Civil rights advocates didn’t think like Booker T. Washington. Rich white southerners did give him moral support and money to run the Tuskegee Institute. He did speak out against racism in his life and also said that he believed African American’s should have the right to vote. He wasn’t alive during the civil rights era, but he did give money to fight discrimination and segregation. After Booker T. Washington died in 1915, the Tuskegee Institute became a historical site.
Booker T Washington learned very young that black people were required to work very hard. One thing Booker had to do as a child was carry 100 pound sacks of grain to his plantation’s mill. One day on the way to the mill Booker looked in the window of a school house and saw all the white children his age sitting at desks and reading books. This made him determined to become educated. Once free, his mother bought him a book that he used to teach himself to read and write.
In 1866, Booker began working for Viola Ruffner. She was strict but she thought Booker was more mature, more intelligent and had more integrity than the other boys working for her.
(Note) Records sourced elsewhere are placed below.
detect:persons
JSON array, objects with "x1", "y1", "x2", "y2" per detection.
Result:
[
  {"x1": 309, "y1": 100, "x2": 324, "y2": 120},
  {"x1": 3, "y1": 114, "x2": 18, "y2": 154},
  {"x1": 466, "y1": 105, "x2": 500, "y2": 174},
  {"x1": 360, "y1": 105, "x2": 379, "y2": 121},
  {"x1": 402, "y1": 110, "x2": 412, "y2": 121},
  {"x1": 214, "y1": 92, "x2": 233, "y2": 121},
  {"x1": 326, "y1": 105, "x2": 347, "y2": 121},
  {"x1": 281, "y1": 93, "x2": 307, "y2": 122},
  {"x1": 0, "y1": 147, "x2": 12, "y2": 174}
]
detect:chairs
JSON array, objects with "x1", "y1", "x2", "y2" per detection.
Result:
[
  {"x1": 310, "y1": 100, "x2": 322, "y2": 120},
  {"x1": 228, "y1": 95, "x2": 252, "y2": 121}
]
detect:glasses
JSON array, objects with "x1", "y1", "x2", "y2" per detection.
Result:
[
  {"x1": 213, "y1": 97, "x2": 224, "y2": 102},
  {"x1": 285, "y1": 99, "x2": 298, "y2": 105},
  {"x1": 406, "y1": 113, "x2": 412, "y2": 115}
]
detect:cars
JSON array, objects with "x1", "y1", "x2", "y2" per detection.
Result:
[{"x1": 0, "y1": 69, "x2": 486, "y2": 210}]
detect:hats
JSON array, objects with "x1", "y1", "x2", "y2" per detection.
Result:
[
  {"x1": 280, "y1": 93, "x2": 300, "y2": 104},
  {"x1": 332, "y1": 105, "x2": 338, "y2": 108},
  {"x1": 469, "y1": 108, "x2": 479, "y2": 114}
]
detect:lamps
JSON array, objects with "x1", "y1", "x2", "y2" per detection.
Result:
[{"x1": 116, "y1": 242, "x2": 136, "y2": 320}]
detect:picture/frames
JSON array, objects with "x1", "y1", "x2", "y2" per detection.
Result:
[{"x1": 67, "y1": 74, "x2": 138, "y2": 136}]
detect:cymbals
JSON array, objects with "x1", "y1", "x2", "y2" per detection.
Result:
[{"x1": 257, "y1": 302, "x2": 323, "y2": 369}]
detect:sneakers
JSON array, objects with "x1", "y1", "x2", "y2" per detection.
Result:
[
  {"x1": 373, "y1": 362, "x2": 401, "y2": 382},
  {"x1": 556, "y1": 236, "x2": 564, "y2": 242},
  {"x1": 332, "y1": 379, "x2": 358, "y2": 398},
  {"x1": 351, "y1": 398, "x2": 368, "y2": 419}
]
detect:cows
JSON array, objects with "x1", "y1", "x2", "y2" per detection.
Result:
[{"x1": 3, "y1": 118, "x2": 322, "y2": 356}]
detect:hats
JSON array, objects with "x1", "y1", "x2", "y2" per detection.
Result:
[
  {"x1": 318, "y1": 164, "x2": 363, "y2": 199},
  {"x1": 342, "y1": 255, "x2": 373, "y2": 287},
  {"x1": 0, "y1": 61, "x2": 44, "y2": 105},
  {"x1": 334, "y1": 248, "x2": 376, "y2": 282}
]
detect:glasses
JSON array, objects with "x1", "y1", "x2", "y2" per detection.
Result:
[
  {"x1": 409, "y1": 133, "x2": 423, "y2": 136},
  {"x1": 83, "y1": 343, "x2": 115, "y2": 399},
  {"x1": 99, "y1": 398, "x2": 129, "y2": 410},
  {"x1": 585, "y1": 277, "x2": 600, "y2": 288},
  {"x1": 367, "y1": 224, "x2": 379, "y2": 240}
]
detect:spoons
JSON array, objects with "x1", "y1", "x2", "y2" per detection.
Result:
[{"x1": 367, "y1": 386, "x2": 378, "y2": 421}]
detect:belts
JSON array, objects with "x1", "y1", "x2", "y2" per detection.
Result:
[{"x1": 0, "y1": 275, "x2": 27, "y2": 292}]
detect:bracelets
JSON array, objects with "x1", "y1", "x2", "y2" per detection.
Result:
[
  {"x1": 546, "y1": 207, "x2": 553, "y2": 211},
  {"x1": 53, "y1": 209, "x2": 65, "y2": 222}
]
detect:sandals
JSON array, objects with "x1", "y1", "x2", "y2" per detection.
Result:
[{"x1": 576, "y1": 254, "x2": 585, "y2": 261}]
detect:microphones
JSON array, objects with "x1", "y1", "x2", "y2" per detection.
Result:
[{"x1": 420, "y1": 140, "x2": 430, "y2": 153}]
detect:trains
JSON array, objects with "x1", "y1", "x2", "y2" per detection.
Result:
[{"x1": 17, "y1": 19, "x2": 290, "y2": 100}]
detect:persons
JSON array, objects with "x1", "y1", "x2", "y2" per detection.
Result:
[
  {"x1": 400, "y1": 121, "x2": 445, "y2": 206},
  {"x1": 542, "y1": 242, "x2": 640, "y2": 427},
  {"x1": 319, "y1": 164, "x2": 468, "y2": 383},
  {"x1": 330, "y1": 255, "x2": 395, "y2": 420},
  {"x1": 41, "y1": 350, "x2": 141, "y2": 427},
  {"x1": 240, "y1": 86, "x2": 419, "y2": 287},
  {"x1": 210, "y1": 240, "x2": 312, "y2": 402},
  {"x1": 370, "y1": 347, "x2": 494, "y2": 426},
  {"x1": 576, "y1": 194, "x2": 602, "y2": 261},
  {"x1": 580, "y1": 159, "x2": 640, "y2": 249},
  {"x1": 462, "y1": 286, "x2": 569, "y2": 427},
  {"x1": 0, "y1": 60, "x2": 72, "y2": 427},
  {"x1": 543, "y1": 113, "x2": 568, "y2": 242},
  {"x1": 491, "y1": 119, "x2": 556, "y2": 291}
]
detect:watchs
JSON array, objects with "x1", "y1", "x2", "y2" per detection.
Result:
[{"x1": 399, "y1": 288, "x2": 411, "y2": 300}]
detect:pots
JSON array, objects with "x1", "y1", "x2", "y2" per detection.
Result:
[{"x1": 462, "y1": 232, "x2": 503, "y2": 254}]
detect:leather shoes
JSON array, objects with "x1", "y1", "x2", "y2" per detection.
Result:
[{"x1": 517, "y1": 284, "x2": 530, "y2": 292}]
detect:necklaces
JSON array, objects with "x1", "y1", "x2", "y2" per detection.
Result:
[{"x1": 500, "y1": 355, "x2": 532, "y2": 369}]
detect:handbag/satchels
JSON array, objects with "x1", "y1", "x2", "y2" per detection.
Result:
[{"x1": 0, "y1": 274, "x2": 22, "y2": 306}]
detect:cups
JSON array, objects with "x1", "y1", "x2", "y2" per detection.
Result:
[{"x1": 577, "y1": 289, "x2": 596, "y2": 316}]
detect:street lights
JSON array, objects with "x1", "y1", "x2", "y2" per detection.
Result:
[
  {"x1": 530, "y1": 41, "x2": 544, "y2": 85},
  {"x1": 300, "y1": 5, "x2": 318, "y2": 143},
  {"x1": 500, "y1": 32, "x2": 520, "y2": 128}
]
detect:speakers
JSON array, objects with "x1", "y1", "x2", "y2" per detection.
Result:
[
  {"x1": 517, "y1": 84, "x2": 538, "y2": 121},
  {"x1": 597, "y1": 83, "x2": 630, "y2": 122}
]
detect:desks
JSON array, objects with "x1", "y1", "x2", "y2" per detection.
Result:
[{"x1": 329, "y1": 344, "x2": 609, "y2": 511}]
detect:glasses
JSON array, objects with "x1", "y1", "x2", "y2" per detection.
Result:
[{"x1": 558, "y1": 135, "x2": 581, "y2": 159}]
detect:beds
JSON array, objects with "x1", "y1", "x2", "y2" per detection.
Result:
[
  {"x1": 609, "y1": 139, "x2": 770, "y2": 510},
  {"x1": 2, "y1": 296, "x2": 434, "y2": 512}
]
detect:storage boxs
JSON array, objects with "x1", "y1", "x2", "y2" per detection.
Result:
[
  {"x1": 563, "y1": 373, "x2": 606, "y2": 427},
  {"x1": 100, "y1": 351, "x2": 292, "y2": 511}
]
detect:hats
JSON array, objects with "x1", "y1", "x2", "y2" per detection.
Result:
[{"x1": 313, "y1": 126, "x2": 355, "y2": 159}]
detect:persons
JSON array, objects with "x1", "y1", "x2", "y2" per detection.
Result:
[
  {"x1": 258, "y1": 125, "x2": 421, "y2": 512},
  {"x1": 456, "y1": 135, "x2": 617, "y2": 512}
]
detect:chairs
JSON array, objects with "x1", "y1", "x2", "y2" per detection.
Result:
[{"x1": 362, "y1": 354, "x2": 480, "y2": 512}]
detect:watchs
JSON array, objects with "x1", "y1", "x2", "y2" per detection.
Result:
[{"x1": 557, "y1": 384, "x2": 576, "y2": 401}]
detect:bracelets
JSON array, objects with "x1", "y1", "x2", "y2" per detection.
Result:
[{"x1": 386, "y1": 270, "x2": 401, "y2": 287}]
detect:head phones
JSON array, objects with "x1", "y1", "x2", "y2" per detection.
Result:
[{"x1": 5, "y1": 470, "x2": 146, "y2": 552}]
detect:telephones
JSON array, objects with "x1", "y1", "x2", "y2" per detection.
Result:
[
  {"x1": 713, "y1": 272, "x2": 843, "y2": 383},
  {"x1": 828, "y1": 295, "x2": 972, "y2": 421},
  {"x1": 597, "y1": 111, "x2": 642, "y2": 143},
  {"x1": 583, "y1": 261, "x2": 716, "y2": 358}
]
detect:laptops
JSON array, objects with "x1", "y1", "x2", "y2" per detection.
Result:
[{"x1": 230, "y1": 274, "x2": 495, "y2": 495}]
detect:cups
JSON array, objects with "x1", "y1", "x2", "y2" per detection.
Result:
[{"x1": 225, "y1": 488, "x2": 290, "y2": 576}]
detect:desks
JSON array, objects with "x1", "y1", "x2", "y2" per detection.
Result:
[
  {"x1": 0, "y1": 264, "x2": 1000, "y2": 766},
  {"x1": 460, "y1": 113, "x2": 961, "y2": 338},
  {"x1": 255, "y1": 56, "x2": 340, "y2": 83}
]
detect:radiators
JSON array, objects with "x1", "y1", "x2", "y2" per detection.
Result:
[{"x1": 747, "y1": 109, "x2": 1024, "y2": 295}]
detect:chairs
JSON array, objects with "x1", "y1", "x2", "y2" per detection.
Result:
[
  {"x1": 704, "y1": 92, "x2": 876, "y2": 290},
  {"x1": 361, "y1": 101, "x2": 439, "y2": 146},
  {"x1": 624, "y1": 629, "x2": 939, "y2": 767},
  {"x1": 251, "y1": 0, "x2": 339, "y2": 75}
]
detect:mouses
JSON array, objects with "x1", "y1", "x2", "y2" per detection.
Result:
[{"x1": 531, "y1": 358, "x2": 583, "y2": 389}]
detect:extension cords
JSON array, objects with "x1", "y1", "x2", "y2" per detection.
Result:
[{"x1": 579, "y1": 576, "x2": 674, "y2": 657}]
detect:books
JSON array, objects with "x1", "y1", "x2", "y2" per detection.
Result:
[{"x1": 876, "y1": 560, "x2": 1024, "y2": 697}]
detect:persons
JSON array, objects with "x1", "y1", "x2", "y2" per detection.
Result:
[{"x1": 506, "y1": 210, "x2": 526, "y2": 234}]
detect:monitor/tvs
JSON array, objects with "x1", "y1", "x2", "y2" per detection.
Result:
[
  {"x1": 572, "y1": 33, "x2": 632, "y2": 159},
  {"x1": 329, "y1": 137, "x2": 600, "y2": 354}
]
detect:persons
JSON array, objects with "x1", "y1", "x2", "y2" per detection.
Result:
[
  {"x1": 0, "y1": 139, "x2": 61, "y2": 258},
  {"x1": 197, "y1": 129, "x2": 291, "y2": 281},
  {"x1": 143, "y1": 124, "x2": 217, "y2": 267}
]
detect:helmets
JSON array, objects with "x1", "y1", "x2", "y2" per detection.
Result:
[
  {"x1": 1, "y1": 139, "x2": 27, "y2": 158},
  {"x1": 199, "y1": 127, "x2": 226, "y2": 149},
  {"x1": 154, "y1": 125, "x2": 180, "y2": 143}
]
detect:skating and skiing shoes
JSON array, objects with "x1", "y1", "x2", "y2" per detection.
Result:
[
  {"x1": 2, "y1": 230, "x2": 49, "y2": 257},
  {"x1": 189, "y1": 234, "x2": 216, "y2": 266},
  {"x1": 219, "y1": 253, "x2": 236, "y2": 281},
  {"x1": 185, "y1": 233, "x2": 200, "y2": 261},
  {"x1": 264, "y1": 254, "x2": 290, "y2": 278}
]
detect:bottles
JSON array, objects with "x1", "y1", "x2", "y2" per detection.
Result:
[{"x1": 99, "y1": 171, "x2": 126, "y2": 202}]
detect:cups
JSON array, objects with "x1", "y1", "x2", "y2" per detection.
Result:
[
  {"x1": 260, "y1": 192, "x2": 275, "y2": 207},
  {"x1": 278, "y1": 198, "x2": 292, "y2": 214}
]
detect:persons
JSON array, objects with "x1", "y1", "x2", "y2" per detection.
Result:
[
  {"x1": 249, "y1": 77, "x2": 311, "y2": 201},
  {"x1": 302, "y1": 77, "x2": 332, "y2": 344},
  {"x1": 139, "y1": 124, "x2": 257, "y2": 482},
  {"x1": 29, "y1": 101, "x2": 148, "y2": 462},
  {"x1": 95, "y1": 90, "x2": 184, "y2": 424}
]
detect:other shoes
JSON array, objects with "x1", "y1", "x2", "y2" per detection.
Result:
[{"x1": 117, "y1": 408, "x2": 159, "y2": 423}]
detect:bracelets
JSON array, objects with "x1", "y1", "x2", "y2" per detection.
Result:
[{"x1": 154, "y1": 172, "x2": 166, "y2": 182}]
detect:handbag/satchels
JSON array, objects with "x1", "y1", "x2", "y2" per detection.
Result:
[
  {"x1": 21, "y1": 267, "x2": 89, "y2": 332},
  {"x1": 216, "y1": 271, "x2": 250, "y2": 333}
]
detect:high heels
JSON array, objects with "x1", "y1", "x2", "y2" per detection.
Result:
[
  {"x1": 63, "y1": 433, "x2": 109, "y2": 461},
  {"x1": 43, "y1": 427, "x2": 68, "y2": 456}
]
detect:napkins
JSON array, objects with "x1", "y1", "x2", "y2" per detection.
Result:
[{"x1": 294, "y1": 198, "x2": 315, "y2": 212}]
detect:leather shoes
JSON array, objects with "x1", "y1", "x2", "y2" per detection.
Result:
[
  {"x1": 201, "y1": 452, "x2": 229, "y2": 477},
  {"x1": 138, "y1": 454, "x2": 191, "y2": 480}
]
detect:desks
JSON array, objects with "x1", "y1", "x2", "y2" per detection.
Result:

Viola saw his desire for education and allowed him to attend school for an hour a day in the winter months. Eventually Booker saved enough money to walk 500 miles to the Hampton Institute. He worked as a janitor to be able to afford school.
The school’s founder, General Samuel C. Armstrong, noticed how hard Booker worked and how determined he was to graduate and offered him a scholarship paid for by a white man. In 1881, General Armstrong was asked to recommend a white man to run Tuskegee University. Armstrong recommended Booker instead. Tuskegee is where Booker became an educator, author, fund raiser and public speaker. Booker traveled around the country raising funds from mostly rich white men.
Tuskegee became a leading school in the country during Booker’s life. When Booker died in 1915 the school had more than 100 buildings, 1500 students, and 200 teachers. Booker T. Washington was considered a national spokesman for educated black people. In 1895 he gave a speech known as the “Atlanta Compromise” where he stated segregation was fine as long as whites allowed blacks to earn the same amount of money, receive the same education and receive equal justice in the courts.
In 1901 Booker became the first African American to visit the White House after President Roosevelt invited him. Booker then wrote his autobiography, Up From Slavery. He started to lose his popularity in 1913 and in 1915 died of a heart attack.
Booker T. Washington helped pave the way for me to be able to go to school with my neighbors and friends. We are all equal now. I don’t think Booker believed that my friends of all skin colors and me would ever be together at school and equal. He died before the civil rights era really started. Jim Crow laws made it hard to believe that in 2013 the United States would have a black president.
I think Booker was scared of retaliation because 100 years ago he secretly financed court cases challenging segregation. He was brave though. He walked 500 miles to go to school. That is amazing. I believe my sources gave an honest account of Booker T. Washington because all the information I read stated the same facts.
Bibliography – Schroeder, Alan. Booker T. Washington. New York: Chelsea House, 1992. Print. "Booker T. Washington." Bio.com. A&E Networks Television, 2013. Web. 20 Mar. 2013.